I have been paying attention to these matters in a somewhat desultory way, from a distance, ever since I learned of the gas boom and what it was doing, and the "more" it was promising to do for the area in which I grew up, where I still have families, and where I have very deep roots. Now that Gov. Cuomo is signalling lifting the ban on fracking in the name of economic benefit, it is important to ask serious questions of the gas industry, as well as local, county, and state officials who see dollar signs in the midst of economic malaise in the rest of the country. Not the least of these questions is what, exactly, is in the water pumped deep underground, beyond what we know from leakages at other sites around the country? Have there been hydrological surveys of underground water movements to judge where chemicals, once introduced, may move and how long such movements may take? Do we know what breaking up the deep substructure underlying such a large region of the country - the Marcellus Shale runs from my old neck of the woods down through Middle Appalachia - will do to the physical stability of the region?
What happens when the gas runs out and the companies and all their employees pack it up for the next hot spot? Will Tioga County and Tompkins County in New York, Bradford and Susquehanna Counties in Pennsylvania resemble parts of Nevada, Arizona, and Colorado that boomed during silver, copper, and iron mining, then died once the minerals disappeared, with tons of toxic waste poisoning the soil and water?
These are the questions. These are my fears. I have nothing against economic development, in particular for a place I love so much. The price, however, seems so steep, and the negative impacts - to the water and soil, to the local and county and state politics, to the global environment - have yet to be studied and understood in any thoroughgoing manner.
UPDATE: Is it possible for hydrofracking to undermine the stability of the surface?

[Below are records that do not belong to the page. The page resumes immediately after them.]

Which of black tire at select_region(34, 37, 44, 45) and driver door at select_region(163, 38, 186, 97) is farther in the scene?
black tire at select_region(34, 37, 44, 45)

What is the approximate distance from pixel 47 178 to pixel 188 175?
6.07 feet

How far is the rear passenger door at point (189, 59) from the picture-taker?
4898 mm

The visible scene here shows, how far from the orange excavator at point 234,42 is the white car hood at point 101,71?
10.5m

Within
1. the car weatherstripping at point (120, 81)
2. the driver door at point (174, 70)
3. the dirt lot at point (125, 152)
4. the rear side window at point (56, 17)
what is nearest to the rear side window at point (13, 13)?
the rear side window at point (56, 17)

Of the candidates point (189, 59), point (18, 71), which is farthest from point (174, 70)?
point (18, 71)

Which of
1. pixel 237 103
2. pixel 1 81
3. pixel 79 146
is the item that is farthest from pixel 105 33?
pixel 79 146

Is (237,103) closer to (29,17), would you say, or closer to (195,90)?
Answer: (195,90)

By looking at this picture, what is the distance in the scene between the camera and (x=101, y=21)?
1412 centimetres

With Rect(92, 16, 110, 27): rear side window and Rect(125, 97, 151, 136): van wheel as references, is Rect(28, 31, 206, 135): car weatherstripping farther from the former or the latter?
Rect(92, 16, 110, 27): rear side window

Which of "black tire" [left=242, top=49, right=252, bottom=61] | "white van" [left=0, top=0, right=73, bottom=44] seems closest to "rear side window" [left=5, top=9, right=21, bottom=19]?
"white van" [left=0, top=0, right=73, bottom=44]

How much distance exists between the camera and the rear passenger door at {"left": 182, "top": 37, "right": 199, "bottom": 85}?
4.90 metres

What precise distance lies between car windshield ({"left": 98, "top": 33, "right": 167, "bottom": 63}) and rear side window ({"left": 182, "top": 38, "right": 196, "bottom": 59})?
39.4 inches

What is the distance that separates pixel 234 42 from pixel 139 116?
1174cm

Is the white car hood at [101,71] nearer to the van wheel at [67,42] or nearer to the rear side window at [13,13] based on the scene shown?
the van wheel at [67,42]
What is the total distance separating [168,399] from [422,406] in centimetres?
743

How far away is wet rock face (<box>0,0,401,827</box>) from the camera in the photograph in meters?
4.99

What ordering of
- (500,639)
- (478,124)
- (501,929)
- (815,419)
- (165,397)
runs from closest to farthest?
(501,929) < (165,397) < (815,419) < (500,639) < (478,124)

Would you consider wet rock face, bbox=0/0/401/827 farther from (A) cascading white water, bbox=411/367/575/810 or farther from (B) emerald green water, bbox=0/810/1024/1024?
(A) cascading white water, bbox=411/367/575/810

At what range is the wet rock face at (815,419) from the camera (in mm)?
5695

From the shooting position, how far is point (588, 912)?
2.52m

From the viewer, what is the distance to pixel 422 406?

Well, it at seems possible, given this story out of Arkansas via Syracuse:
LITTLE ROCK, Ark. (AP) — Two natural gas companies agreed Friday to temporarily cease operations of injection wells in an area of central Arkansas that has seen more than 800 earthquakes during the past six months.
Oklahoma City-based Chesapeake Energy and Clarita Operating of Little Rock said they would comply with the Arkansas Oil and Gas Commission’s emergency request to stop all injection activities in Greenbrier- and Guy-area wells used to dispose of wastewater from production. The panel’s next regular meeting is March 29.
Geologists are studying a swarm of recent area quakes, most tiny, in an attempt to determine whether there is a connection between the seismic activity and gas-drilling companies’ work in the Fayetteville Shale formation. A 4.7-magnitude earthquake, the most powerful reported in the state in 35 years, struck near Greenbrier on Sunday night.